SMITH: Mitt Romney promised that he’ll grant a waiver immediately if he’s the president, and other candidates have said similar things—so it’s hard to tell how exactly that will turn out.

In reality, the economics will drive healthcare. And with the bigger-picture economic situation, the Super Committee has been appointed with 12 legislators who are going to look to trim the federal budget deficit by $1.2 to $1.7 trillion, and that’s over the next 10 years, but we’re still going to have a budget gap grow in those next 10 years. The economic issue is out there, and it’s unsolved. So regardless of how the courts rule or what the next president does, economics are still going to drive healthcare.

ADAMS: HCA is taking the approach that change is inevitable and we need to be prepared to do things differently as a healthcare provider. And I do believe economics is the driving factor there.

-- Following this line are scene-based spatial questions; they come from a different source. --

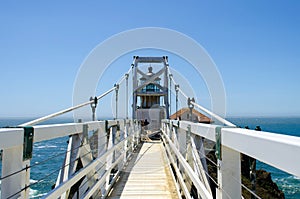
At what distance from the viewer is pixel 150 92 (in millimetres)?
19281

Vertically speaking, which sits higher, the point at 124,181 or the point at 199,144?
the point at 199,144

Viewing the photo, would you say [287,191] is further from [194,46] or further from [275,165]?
[275,165]

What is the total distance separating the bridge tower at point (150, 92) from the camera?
17703mm

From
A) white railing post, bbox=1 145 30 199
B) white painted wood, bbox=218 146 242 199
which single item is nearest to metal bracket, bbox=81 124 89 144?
white railing post, bbox=1 145 30 199

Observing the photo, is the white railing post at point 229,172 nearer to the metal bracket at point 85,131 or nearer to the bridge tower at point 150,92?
the metal bracket at point 85,131

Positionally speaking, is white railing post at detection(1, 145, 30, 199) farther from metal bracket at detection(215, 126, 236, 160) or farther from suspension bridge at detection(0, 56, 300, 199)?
metal bracket at detection(215, 126, 236, 160)

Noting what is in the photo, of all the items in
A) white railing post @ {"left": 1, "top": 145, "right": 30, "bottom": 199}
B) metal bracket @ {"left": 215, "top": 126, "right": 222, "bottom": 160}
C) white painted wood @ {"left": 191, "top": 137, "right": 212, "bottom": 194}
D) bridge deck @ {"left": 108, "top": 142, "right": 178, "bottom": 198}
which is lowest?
bridge deck @ {"left": 108, "top": 142, "right": 178, "bottom": 198}

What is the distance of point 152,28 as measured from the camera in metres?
10.7

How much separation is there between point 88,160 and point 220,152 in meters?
1.61

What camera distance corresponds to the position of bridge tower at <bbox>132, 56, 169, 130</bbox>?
17703 mm

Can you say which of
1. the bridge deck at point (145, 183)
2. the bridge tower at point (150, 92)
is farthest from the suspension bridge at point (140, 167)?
the bridge tower at point (150, 92)

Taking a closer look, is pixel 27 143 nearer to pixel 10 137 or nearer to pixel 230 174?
pixel 10 137

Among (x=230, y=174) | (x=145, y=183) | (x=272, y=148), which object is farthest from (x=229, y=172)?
(x=145, y=183)

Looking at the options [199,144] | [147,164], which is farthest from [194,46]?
[199,144]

Resources are going to be limited, so although we don’t know exactly what’s going to happen with reform, we’ve got to be prepared as an organization to deal with different incentives and a different approach to the delivery of healthcare.

Long term, the current system of service is unsustainable, so we’re making preparations for becoming more engaged in risk sharing and incentive sharing to deliver healthcare more cost effectively. The big focus for us is figuring out how to drive down cost, be more efficient and be prepared for an environment where the incentives are different.

HURST: We consult with both large and small employers, and the biggest challenge that employers face every day is how to provide health benefits to their clients. Our clients continue to see increases in their health insurance premiums on an annual basis.

We’ve been talking about those challenges for several years now. We’ve always said it’s unsustainable. How can an employer continue to pay 10 percent more, 15 percent more, 20 percent more each and every year to provide insurance benefits for their employees?

The concern I have about the legislation is it didn’t do anything really—at least from my understanding—to address two key factors that drive the cost of insurance. The first is the cost of care, which continues to outpace inflation. Second is utilization of healthcare, which continues to increase dramatically. Consumers have consumed 50 percent more healthcare in the last seven years than we did seven years prior.